REQUIRED WORK.
**A)** In the passage on discrimination at work, how has the International Labour Organisation sought to prohibit such discrimination?
**B)** Write out the passage on discrimination at work word for word, between "Discrimination, at work" and "its institutional setting.", inclusive.

GIVEN TEXT.
================

Legitimate discrimination on the basis of ability and performance is obstructed by the pervasive suspicion that all discrimination, at least in India, is at bottom and by its nature invidious.

DISCRIMINATION IN matters relating to work is a cause for growing concern all over the world. The International Labour Organisation has sought to prohibit it through the adoption of a set of Core Labour Standards. These standards are not always easy to apply in all parts of the world, and they become a source of friction between national and international agencies. National Governments do their best to resist scrutiny by outside bodies while international agencies tend to adopt a self-consciously virtuous attitude towards problems that are complex, not to say intractable.

Discrimination, at work and outside work, is widespread in Indian society. Indeed, discrimination on the basis of caste and gender was the rule rather than the exception in India's traditional hierarchical order. The entire division of labour was caste based and gender based. Though discrimination is now forbidden by the new Constitution and the new laws, many of the old practices continue. This does not mean that there has been no change in attitudes and values among Indians. This change, however, has not been uniform, much depending on the nature of work and on its institutional setting.

Without denying the great harm done to economic and social life by the more odious forms of discrimination, one must be careful not to tar all forms of it with the same brush. For many persons working with international agencies and for NGOs, the very word `discrimination' acts like a red rag to the bull, and such persons often lack the patience and the inclination to distinguish between the practice of discrimination and allegations or suspicions of it.

The Indian experience shows how difficult it is to define, to detect and to regulate discrimination at work. Nothing can be more misconceived than the belief that every form of discrimination is invidious discrimination. Discrimination at work that arises from differences of ability and performance is not invidious discrimination. It is in conformity with the law, not only in India but in every modern society, and without it educational, technological and economic advancement would be impossible. Yet those who are hurt by it are inclined to believe that it is, particularly when they belong to sections of society whose members have been regular victims of invidious discrimination.

It is difficult to see how a modern educational system or a modern occupational system could work without a system of rewards and penalties based on ability and performance. It may well be desirable to place social limits on the rewards of success as well as the penalties of failure. But to award rewards and penalties to all alike, without consideration of ability or performance would be both inefficient and unjust.

================

MATERIAL SHOWN.
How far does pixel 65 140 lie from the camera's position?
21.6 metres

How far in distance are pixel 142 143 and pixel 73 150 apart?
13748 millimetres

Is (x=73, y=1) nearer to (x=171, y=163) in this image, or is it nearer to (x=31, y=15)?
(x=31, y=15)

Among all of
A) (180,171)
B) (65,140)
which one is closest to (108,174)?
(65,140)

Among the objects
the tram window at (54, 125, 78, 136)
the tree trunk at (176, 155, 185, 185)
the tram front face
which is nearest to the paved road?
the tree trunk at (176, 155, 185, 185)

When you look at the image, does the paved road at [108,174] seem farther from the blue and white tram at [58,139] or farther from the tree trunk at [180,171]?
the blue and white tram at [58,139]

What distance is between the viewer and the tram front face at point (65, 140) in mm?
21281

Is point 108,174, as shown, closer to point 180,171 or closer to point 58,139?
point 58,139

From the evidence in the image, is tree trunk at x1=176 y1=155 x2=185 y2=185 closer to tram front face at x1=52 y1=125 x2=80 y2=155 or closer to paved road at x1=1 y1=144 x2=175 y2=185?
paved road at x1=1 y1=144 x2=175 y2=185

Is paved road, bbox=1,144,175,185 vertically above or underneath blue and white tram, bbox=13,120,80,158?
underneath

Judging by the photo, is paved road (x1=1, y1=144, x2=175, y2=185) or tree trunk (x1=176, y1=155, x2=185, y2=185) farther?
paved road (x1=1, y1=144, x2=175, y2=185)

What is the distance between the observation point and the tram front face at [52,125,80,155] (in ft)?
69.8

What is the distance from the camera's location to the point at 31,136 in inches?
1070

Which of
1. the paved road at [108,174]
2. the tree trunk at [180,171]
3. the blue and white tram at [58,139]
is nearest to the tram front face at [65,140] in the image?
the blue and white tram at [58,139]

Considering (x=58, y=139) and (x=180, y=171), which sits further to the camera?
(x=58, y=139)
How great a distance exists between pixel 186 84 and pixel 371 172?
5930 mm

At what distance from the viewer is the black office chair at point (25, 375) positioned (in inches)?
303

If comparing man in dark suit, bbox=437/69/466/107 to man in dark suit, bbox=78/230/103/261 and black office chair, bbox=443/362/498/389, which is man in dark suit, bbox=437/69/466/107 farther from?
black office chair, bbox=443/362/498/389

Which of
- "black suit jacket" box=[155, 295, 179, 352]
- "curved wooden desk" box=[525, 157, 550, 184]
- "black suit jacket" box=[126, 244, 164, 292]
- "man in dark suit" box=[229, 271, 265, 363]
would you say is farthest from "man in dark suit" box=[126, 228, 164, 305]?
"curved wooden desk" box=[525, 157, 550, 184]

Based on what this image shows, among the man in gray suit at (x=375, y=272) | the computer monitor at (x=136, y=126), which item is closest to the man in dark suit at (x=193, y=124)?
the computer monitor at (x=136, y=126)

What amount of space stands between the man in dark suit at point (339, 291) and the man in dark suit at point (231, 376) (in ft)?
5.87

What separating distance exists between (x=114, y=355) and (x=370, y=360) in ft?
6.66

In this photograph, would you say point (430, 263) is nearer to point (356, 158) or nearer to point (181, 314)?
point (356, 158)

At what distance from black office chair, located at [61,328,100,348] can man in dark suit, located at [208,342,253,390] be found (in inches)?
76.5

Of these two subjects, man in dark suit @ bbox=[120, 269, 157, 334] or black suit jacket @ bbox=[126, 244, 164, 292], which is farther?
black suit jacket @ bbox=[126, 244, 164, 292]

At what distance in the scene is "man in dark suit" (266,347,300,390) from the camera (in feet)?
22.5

================

ANSWERS TO THE EXERCISES.
**A)** Through the adoption of a set of Core Labour Standards.

**B)**
Discrimination, at work and outside work, is widespread in Indian society. Indeed, discrimination on the basis of caste and gender was the rule rather than the exception in India's traditional hierarchical order. The entire division of labour was caste based and gender based. Though discrimination is now forbidden by the new Constitution and the new laws, many of the old practices continue. This does not mean that there has been no change in attitudes and values among Indians. This change, however, has not been uniform, much depending on the nature of work and on its institutional setting.